#### [Direction]
In the forum thread below on spy codes, why does the reply advise against staying on one code system for long? Please answer in one to three sentences.

** start Quoted text **

# secret codes and spyspeak



## Stormcat (Dec 9, 2015)

I've got a spy organization in my story, I have a rough draft of who they are, what they do, but not the "cool" parts of being a spy like the gadgets and spyspeak. I think I'm good on gadgets, this being a steampunk-y universe, gadgets abound. But I need some help with:

-Codebreaking
-Code-making
-A secret language spies use to communicate with each other

I've barely mastered the English language, how am I supposed to make up a new one!?!


----------



## PhunkyMunky (Dec 9, 2015)

Buddy, you're talking a very difficult part of what spies do. 

I suggest finding something from a movie or TV show and emulating it. The issue is of something that is constantly evolving. If you stay on a system for too long, it will become compromised and therefore useless. 

The use of Dead Drops (which are ALWAYS monitored by both parties), coding, and maybe things like a Challenge and Password are all ways two spies that might not know each other could communicate and verify that this is their contact. 

We'll say that a letter is written and put into a dead drop. This letter was written using the book method (which I will link an example). The other party picks up the letter and takes it home, then deciphers it using the exact same book that the first party used to write the letter. Let's say the letter pertains to a specific time and place to meet.

** end Quoted text **
** start Data lines **

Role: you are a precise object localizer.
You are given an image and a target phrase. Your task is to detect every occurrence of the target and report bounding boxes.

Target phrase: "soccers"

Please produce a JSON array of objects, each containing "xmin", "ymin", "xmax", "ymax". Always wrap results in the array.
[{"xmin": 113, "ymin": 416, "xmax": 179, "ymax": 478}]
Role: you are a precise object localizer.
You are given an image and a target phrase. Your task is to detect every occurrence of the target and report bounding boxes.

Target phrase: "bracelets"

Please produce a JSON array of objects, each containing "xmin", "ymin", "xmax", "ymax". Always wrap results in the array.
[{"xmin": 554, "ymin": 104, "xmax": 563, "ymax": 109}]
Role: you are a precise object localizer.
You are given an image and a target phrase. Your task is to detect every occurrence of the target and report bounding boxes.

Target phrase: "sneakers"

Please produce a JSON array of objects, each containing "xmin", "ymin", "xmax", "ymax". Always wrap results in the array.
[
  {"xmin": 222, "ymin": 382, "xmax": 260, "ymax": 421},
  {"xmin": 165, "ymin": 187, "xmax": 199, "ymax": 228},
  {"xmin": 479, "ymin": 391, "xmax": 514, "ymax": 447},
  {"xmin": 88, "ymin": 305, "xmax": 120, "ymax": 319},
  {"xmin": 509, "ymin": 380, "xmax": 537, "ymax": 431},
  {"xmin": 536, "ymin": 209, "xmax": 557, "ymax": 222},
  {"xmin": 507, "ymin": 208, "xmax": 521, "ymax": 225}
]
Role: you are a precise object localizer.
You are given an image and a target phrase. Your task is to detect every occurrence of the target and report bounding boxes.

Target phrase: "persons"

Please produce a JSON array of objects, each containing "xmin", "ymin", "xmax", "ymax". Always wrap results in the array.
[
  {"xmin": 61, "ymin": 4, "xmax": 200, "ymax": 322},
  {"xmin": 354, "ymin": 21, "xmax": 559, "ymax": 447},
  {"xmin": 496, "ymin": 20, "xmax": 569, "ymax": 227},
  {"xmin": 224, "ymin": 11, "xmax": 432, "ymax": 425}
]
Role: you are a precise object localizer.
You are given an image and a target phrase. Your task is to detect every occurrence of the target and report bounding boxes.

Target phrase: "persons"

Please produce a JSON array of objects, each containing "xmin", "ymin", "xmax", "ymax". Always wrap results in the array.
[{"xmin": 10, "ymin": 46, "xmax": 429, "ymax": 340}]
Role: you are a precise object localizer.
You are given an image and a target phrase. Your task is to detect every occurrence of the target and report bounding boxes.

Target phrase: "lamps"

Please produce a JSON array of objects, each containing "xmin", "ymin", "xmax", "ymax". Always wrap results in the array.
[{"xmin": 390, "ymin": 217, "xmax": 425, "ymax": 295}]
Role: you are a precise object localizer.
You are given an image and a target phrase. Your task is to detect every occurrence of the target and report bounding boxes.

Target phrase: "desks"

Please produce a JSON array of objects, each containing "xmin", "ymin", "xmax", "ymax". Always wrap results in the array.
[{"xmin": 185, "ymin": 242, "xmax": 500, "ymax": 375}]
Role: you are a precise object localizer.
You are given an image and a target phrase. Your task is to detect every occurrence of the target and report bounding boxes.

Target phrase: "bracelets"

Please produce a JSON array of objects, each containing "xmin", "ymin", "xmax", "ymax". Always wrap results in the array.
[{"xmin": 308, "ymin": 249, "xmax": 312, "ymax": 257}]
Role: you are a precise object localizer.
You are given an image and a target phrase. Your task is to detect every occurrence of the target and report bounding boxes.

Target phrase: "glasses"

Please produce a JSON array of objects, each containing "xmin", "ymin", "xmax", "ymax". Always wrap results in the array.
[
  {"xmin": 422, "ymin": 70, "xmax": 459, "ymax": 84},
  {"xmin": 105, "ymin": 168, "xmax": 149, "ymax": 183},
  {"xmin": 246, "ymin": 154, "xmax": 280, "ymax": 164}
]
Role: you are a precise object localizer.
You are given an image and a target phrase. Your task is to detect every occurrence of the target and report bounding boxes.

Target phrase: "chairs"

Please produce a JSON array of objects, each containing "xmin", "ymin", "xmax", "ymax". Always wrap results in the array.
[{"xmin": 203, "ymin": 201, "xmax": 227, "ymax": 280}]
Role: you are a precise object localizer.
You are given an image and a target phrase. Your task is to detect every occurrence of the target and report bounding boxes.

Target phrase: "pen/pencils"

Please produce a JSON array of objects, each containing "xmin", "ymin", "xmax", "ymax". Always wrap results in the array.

** end Data lines **

#### [Task output]
A system kept in use for too long will become compromised, and a compromised system is useless. That is why the reply describes spy communication as something that is constantly evolving.